I have heard recently from some of my friends on Oahu that the mood on Molokai is depressed due to the recent closing of the Molokai ranch. That is totally understandable, but I was told that the mood has affected vacationers/tourists and that it is not a good place to vacation. For example, I have heard that the restaurants are prejudiced against tourists and that tourists do not get waited on readily. Do you think it is a good idea to come to Molokai or wait for a better time?

The mood on Molokai is not at all depressed and the aloha spirit is as bright as ever.

Our beautiful island is a wonderful place to vacation unless you need glitz and glamor. If you do, I suggest you visit Maui or Waikiki on Oahu.

If you’re wanting Old Hawaii, peace and quiet, beautiful people and rural atmosphere, Molokai should be perfect for you. Most visitors are amazed at the aloha displayed by local folks. They don’t call it the friendly island for nothing.

When we travel we usually pay for purchases with a credit card. Is that hard to do on Molokai? We don’t usually like to carry a lot of cash with us for safety reasons.

Many places accept credit cards; the grocery stores, retail shops, the lodging facilities, activity providers, etc. However other places do not – many eating establishments (Hotel Molokai & Paddlers excepted), street vendors and so forth. It is wise to have some cash with you on Molokai. Traveler’s checks are treated as cash.

Hope this helps.

I have two boys, ages 6 and 8 and want to plan a trip to Molokai because I hear everything is slower paced! Can you mail some info?

It’s possible the Molokai Visitors Association may still be sending out paper info.

§ **EXERCISE TASKS**
1. Answer these questions from the Molokai Q&A, giving each answer on its own line marked with the same letter.
(a) Which places does the reply suggest for visitors who need glitz and glamor?
(b) Which two eating establishments are named as exceptions that take credit cards?
(c) How are traveler's checks treated on Molokai?
2. From the Molokai Q&A, extract the stretch from "When we travel" through "for safety reasons.", copying it word for word.
3. Write what comes next in the Molokai Q&A, picking up after its final sentence.

§ **RECORD EXCERPTS**
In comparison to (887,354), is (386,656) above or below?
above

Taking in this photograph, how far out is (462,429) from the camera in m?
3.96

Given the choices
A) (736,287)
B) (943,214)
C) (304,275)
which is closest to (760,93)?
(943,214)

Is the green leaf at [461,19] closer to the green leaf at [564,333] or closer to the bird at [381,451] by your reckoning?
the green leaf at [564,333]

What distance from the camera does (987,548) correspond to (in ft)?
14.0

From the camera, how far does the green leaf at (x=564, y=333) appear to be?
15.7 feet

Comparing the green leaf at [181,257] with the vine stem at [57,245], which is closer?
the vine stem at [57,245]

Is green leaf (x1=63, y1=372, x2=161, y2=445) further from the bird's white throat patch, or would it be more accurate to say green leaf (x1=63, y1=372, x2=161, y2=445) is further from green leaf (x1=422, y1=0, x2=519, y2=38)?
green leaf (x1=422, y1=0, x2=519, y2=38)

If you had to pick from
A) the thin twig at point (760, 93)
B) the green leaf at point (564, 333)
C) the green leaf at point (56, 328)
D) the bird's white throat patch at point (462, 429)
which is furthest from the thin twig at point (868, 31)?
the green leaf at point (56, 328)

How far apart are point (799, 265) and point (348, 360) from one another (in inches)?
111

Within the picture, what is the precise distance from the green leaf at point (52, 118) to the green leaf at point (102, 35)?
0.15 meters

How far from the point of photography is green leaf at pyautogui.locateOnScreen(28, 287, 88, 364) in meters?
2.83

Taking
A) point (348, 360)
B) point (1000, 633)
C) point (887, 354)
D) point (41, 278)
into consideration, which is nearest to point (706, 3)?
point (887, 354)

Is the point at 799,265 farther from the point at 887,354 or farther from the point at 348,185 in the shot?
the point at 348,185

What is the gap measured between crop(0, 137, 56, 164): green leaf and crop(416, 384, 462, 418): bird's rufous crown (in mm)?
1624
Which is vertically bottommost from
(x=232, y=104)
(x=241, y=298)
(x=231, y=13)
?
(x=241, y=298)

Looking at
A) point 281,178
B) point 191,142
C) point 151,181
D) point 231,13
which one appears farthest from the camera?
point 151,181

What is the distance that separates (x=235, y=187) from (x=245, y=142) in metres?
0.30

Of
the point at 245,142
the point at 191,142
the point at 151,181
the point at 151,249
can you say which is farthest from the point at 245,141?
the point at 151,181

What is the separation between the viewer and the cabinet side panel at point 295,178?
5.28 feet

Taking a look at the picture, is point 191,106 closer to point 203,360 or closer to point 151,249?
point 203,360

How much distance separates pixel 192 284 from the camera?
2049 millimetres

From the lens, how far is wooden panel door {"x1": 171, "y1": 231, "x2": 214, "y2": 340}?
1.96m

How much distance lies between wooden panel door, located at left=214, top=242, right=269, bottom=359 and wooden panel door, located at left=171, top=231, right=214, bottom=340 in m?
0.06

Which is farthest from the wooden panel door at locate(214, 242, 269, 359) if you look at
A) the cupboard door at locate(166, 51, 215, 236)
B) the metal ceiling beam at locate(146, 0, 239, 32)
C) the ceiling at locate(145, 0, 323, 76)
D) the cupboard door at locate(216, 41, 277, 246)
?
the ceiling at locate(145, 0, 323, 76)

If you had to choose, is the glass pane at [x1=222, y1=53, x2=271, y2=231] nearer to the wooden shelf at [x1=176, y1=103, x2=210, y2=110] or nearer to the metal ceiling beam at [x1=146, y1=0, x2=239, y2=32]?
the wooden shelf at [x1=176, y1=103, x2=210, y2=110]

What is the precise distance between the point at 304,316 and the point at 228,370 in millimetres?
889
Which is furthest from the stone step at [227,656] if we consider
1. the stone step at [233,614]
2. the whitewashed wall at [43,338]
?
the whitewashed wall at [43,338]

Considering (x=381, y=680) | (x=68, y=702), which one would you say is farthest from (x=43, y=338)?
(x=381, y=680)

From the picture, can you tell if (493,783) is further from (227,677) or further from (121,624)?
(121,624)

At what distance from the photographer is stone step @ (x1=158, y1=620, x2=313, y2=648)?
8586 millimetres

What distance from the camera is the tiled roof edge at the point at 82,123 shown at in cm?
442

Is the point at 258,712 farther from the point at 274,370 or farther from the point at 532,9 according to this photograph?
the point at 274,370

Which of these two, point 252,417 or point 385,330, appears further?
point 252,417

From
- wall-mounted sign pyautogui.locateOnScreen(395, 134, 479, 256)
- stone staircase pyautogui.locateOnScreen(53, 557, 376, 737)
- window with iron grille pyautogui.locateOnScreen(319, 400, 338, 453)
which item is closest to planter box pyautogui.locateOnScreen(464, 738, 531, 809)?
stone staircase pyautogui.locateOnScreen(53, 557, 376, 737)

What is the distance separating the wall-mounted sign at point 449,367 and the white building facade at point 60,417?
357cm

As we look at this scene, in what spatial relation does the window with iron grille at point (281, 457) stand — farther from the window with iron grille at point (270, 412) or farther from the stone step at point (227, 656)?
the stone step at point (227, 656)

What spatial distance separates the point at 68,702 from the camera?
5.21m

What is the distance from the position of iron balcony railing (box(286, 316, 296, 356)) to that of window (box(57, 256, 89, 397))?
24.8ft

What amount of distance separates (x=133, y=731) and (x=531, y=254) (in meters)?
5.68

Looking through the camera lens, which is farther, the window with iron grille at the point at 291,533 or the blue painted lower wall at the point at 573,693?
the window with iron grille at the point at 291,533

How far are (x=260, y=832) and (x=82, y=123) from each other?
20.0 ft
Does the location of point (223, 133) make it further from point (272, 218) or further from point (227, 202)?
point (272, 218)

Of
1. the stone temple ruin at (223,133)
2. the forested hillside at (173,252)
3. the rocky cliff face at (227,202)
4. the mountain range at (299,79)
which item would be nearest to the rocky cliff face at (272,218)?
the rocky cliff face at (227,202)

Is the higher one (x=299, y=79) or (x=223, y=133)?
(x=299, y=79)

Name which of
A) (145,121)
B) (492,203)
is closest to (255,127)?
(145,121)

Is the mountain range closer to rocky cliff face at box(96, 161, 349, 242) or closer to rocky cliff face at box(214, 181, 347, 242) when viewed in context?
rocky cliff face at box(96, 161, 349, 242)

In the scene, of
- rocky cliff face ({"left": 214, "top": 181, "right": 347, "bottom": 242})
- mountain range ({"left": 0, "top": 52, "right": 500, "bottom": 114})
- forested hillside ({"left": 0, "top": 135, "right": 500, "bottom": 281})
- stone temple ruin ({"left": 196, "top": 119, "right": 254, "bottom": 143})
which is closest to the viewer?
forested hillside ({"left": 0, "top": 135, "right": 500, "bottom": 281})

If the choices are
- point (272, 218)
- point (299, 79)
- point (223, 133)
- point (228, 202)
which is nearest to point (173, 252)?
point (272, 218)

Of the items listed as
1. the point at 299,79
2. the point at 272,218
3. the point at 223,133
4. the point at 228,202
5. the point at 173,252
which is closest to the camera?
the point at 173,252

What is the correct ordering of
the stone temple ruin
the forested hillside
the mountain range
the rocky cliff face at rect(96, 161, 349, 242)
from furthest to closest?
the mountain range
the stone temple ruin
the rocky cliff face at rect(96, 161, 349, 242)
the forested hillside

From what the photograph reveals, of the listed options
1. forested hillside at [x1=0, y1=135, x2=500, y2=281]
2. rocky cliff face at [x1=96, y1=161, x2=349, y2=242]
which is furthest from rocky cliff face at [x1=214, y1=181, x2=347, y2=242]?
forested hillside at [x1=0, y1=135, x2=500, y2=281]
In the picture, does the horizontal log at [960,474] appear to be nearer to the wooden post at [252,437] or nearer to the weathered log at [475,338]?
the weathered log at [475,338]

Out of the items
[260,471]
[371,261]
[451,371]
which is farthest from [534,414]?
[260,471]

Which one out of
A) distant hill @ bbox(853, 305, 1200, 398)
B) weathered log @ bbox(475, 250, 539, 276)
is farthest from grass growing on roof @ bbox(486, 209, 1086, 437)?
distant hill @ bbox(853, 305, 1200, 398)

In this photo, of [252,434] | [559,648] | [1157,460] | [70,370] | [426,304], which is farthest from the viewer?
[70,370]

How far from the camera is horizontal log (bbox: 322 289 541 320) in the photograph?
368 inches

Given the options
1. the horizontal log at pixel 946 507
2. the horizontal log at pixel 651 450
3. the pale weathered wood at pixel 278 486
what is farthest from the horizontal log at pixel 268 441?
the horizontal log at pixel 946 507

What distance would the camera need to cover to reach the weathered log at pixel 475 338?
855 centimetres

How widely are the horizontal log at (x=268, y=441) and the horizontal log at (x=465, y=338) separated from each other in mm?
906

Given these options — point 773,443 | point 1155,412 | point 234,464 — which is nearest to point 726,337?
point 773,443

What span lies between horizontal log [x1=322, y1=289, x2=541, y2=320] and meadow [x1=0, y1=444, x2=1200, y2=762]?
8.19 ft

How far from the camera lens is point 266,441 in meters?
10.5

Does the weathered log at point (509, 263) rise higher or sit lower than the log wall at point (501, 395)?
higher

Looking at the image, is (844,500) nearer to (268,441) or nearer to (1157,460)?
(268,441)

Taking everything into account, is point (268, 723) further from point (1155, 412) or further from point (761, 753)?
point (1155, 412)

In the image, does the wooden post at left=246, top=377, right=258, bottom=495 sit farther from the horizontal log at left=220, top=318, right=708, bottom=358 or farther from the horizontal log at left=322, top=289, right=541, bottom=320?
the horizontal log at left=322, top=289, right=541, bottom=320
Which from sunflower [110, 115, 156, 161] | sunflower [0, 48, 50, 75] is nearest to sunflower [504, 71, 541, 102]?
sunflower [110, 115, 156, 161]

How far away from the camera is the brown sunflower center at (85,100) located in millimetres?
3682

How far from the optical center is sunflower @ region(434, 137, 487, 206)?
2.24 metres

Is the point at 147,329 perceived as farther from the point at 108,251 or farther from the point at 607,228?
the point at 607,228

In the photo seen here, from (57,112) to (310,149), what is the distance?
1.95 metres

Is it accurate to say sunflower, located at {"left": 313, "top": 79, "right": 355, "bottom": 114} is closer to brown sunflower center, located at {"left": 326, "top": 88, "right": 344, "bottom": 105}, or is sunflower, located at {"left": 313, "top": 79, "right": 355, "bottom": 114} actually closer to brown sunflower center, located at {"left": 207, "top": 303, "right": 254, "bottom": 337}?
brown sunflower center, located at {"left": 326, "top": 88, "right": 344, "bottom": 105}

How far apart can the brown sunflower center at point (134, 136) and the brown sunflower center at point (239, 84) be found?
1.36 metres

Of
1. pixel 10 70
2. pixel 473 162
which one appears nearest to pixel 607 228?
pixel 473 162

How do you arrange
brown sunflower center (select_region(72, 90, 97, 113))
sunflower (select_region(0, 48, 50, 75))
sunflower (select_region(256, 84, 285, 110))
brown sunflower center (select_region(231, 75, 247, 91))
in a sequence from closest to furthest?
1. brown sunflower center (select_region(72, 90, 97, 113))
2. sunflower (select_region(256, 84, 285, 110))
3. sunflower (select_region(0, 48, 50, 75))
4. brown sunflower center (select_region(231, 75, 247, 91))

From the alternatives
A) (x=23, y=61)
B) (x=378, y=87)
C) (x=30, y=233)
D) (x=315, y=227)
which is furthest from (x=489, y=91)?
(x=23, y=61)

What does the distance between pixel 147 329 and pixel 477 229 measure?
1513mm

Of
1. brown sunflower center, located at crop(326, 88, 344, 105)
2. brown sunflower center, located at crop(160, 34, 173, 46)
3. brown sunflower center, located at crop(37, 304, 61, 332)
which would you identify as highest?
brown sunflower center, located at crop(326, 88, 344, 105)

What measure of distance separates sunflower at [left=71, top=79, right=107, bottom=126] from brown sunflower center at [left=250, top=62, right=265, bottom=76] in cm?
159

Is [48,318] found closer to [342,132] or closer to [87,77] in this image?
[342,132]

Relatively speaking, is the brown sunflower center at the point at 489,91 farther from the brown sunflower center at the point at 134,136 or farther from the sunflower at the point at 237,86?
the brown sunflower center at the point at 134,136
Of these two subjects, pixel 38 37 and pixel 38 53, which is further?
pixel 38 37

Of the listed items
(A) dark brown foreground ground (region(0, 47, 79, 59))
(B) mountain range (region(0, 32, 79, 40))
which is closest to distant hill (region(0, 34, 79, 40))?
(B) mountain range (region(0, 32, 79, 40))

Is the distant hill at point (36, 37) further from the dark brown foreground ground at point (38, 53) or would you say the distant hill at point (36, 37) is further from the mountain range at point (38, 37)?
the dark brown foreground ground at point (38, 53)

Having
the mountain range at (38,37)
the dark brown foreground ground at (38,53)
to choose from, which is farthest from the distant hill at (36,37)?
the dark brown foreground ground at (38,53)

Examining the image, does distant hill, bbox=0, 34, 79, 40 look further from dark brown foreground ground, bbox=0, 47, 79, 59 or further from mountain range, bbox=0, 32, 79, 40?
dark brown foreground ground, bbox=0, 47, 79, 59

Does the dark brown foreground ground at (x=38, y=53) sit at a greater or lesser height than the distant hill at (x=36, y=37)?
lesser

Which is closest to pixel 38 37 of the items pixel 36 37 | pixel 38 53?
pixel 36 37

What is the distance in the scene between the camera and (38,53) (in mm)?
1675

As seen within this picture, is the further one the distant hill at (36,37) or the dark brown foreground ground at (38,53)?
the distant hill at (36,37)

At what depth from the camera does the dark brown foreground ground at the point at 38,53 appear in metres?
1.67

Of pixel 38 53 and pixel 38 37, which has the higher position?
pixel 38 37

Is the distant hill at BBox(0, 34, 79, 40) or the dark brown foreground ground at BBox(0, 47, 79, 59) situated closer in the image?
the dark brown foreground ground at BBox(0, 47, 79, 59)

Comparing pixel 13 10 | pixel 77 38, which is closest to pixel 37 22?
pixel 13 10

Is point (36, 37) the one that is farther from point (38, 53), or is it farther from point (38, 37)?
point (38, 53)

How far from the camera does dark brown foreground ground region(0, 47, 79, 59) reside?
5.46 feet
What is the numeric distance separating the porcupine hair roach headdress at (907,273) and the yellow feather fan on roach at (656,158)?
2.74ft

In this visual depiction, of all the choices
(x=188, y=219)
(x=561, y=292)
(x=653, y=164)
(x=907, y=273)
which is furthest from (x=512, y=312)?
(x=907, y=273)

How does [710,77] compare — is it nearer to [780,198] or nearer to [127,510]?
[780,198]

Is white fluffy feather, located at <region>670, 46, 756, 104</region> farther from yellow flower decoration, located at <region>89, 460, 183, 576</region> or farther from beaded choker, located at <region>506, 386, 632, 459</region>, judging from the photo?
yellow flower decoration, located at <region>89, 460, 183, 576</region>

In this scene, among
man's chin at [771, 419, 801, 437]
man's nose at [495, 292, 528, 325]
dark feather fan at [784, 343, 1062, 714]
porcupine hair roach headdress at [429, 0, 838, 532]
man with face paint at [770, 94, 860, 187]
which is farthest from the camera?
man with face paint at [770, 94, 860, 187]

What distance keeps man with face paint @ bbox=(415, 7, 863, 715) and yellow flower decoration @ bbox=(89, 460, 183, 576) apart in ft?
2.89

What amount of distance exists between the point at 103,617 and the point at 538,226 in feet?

§ **ANSWERS BY ITEM**
1.
(a) Maui or Waikiki on Oahu.
(b) Hotel Molokai and Paddlers.
(c) They are treated as cash.

2.
When we travel we usually pay for purchases with a credit card. Is that hard to do on Molokai? We don’t usually like to carry a lot of cash with us for safety reasons.

3.
Check http://molokai-hawaii.com

However, your best information source is The Visitor Center
You’ll find everything you need to know about Molokai there.

Hope this helps.

Over the past few years we seem to get that question more and more. The best source for information about former patients at the settlement is http://kalaupapaohana.org

They are a nonprofit organization formed in 2003 that is dedicated to promoting the value and dignity of every individual who was ever exiled to Kalaupapa beginning in 1866.

Use the the contact page – kalaupapaohana.org/contact-us.html to email them your ancestor information request. They can provide information that should get you on the path to finding any ancestors you might have had at Kalaupapa.

I would like to know what the people who live on Molokai do for a living.
What opportunities are there for jobs?

Unlike the other islands in Hawaii, job opportunities on Molokai are scarce.
One of the island’s largest employers, Molokai Ranch, recently ceased operations and laid off 120 employees. That’s about 15% of the island work force.

In addition to the state and Maui County government offices and schools, other “large” employers include Coffees of Hawaii and the Monsanto corn seed company. additional employed folks work for the local small businesses like the two grocery stores, restaurants or retail stores. The remainder of the work force consists of people who are able to earn a living on small farms or working from home as artists, photographers, etc. Many supplement their income through sales of art, crafts or produce at the Saturday market.

In short, anyone who is thinking of moving to Molokai should bring their employment or lots of money with them or plan on working at two or more jobs, like many here do, to make ends meet.

The ocean temperature in Hawaii only varies 10 degrees throughout the year. At 80 degrees, the water is warmest in September and the ocean is coldest in March at 70 degrees.

Regarding the phallic stone of Molokai, the Molokai Site Survey by Catherine C. Summers states;

KAULEONANAHOA, PALA’AU

Kauleonanahoa, “The penis of Nanahoa,” is a phallic stone which is situated slightly to the E of the southern brow of Nanahoa hill. Before the reforestation program was begun in this area in the 1930’s, it could be seen standing prominently on the skyline for several miles from the S.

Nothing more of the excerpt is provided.